[Passage to read]

Tech stocks have generally enjoyed a good week with the tech-heavy Nasdaq Composite on course for a 3 per cent rise, but the record of IPOs over the past five days is revealing which subsectors are in or out of favour.
In digital media, BuzzFeed has had a disastrous week. The company went public on Monday after we learnt investors in the Spac it used had pulled 94 per cent of their money out, signalling scepticism over the media group’s prospects. Its shares popped 50 per cent higher initially, but they are currently down 50 per cent on their listing price and the company received only $16m from the initial $288m raised by its Spac, 890 Fifth Avenue Partners. Anna Nicolaou says the IPO represents something of a referendum on the new wave of digital media companies, which have not fulfilled their early promise.
In contrast, fintech companies are very much in vogue. Nubank, the Brazilian company backed by Warren Buffett and Tencent, has become the most valuable financial group in Latin America with a valuation of almost $50bn after its initial public offering. Shares in the lossmaking digital lender jumped by a quarter when they started trading on Thursday in New York, after it raised $2.6bn with the sale of a minority stake.

[/Passage to read]
[Study material]

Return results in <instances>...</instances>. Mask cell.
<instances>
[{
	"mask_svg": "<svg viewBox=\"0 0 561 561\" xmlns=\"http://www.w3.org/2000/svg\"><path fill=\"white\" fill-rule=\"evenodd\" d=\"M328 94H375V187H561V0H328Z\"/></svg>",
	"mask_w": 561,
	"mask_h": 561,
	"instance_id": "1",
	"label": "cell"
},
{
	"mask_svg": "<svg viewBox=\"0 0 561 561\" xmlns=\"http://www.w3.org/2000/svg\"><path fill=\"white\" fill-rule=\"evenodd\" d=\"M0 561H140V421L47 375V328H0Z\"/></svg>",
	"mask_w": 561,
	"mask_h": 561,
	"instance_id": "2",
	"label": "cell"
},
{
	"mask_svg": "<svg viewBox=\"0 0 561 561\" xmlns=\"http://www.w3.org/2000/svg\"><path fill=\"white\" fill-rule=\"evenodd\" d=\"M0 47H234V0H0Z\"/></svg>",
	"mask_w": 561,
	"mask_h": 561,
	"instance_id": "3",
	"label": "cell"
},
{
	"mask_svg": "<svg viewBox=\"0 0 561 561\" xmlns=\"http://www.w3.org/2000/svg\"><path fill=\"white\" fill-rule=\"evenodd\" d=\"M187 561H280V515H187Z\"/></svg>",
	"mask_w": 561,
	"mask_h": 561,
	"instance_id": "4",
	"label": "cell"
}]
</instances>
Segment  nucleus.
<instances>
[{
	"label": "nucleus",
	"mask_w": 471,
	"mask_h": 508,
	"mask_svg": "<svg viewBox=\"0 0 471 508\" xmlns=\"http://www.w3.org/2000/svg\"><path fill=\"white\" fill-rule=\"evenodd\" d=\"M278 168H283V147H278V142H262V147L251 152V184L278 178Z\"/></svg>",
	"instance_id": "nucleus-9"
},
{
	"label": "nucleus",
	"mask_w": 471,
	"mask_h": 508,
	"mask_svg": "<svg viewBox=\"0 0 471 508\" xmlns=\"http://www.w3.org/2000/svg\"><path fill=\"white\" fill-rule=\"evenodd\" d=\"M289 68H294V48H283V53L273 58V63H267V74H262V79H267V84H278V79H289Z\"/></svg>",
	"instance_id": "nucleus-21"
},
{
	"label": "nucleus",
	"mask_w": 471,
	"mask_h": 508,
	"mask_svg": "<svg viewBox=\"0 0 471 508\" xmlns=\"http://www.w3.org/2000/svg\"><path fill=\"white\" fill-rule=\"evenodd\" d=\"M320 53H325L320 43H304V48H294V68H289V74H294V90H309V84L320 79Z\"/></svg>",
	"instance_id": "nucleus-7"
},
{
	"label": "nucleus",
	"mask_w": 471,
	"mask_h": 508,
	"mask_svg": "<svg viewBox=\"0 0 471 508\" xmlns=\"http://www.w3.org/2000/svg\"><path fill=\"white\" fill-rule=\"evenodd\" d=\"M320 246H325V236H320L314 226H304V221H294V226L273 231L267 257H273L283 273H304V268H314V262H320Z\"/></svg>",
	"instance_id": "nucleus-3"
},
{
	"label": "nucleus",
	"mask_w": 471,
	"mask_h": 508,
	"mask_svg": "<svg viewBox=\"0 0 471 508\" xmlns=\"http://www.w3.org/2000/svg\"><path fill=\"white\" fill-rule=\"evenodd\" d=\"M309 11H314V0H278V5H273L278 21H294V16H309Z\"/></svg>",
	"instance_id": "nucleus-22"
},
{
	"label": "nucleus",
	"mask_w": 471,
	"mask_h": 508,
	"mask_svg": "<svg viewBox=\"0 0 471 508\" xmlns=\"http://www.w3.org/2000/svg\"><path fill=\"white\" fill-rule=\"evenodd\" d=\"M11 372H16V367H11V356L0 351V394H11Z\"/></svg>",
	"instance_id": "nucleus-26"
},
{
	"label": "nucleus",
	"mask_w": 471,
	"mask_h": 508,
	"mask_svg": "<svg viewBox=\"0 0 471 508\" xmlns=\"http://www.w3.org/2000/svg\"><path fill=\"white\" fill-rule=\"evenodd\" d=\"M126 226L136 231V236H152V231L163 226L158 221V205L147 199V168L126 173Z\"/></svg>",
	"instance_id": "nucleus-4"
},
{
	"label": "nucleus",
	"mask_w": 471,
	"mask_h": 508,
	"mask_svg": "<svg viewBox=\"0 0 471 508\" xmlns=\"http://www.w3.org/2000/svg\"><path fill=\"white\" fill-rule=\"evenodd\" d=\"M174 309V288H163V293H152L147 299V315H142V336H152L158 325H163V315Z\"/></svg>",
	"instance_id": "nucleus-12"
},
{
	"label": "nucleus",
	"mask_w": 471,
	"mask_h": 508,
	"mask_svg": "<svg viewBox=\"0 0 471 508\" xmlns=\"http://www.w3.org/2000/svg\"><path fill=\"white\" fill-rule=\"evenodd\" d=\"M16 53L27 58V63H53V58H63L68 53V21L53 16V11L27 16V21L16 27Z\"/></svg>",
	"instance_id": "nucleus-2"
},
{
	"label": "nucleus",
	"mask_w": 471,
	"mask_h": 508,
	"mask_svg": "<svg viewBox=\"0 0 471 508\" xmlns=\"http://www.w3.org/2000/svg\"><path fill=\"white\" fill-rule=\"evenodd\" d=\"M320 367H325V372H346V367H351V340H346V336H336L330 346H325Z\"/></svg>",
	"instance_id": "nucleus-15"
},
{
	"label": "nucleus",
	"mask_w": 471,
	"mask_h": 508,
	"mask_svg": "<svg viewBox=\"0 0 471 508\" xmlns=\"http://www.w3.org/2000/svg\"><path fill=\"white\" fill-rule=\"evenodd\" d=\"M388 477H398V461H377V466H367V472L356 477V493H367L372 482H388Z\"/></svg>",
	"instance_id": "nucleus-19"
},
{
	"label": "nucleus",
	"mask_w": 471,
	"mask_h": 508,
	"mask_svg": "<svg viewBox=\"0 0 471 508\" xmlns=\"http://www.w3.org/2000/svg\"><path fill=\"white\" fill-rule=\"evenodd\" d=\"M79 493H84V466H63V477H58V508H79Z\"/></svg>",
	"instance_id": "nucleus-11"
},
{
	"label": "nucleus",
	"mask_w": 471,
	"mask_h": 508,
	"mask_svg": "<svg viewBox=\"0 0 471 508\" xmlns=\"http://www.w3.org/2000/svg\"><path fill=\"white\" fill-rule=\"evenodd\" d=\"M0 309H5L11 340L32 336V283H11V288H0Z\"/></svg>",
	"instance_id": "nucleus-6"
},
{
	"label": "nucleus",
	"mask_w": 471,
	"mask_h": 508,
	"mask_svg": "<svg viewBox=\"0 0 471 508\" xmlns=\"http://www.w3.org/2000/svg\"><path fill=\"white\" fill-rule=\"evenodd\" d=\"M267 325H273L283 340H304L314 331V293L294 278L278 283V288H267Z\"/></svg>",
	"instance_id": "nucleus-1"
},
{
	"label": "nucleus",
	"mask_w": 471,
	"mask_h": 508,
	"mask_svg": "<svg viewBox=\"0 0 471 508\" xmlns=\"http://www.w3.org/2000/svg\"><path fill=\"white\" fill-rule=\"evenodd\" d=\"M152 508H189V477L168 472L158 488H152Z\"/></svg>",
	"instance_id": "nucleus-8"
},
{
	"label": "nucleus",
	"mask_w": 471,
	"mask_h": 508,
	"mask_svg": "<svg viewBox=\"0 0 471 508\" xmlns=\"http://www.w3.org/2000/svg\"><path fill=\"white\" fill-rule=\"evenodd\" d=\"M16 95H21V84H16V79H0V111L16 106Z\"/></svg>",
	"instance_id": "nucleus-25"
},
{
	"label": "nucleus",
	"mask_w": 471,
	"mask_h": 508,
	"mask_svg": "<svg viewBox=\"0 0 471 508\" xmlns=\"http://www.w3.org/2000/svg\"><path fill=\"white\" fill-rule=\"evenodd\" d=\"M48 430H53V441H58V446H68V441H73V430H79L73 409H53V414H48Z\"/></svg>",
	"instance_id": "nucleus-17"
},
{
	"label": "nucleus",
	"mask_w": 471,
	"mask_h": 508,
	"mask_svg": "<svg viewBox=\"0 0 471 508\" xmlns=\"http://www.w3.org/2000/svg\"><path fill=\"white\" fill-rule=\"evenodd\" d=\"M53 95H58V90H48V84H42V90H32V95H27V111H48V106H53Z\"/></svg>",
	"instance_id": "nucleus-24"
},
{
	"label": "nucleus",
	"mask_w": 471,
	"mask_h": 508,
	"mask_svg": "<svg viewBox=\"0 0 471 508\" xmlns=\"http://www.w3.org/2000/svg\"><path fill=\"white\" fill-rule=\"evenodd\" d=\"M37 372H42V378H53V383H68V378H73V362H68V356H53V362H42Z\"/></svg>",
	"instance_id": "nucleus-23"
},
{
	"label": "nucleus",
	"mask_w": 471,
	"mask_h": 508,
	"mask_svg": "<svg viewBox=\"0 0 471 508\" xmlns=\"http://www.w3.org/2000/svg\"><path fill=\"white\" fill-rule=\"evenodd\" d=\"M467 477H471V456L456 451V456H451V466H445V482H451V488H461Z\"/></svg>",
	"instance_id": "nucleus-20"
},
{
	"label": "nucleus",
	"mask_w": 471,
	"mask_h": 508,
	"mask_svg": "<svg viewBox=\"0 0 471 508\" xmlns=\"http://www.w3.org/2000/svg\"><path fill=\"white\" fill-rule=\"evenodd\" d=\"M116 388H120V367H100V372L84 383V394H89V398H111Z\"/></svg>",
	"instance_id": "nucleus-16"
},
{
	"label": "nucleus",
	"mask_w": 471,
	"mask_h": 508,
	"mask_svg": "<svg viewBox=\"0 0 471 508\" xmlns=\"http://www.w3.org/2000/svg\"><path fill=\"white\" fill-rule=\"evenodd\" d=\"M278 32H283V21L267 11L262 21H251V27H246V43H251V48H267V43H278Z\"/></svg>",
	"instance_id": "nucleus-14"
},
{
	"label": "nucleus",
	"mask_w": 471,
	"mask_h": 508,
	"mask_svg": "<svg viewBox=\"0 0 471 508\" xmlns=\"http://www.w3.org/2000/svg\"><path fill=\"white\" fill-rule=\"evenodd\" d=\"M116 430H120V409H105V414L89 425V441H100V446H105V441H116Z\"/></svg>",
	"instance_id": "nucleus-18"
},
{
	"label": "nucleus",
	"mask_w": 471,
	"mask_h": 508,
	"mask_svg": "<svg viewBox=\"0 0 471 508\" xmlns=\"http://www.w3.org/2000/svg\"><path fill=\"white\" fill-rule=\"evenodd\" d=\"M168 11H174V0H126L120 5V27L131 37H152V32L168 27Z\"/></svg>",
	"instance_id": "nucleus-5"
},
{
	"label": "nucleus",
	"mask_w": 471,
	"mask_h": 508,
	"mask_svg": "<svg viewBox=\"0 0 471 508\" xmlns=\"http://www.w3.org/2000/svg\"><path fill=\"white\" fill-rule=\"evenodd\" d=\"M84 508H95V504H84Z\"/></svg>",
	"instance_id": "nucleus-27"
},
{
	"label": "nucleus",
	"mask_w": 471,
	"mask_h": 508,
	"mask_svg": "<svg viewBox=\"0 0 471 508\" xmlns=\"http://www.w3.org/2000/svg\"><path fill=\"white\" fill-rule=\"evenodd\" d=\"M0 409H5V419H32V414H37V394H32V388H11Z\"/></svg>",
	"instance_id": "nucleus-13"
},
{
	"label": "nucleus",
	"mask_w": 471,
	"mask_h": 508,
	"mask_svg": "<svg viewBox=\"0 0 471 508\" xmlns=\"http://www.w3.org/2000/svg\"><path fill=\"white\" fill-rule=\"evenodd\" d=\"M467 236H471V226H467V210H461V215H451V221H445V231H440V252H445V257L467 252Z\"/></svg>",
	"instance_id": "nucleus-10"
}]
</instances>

[/Study material]

Task requirements -
Write the next part of the passage on recent tech IPOs, picking up after its final sentence. The records are not needed for this work.

Exercise output -
AI is a hot subsector, but it is also politically charged, and the Biden administration’s expected move to blacklist facial recognition tech company SenseTime appears to have delayed the pricing of its IPO today. The Chinese company was expected to raise as much as $767m in Hong Kong’s largest new stock listing in months, giving it a valuation of up to $17bn.
Lex says recent Chinese tech listing flops in Hong Kong have added to concerns about SenseTime’s ability to secure sufficient funds to ensure its continued growth. It shrunk the size of its planned listing down from as much as $2bn earlier this year. SenseTime’s biggest local rival, Megvii, had scrapped its Hong Kong listing plans last year after it was also placed on a US trade blacklist.
With ride-hailing group Didi Chuxing delisting from the New York Stock Exchange and preparing to go public in Hong Kong, the territory is becoming a tech IPO hotspot for companies. Yet the reception they receive from investors will depend on the larger political forces at work.
The Internet of (Five) Things
1. Netflix to benefit from F1 climax
The success of Netflix’s Drive to Survive, which profiles Formula 1, holds clues to how sports can use digital media to attract new audiences, says FT Scoreboard. The video streaming service will also have blockbuster material for next season as the championship reaches an incredible climax this weekend. Meanwhile, Disney’s chief has been talking about his streaming war with Netflix, for FT Magazine.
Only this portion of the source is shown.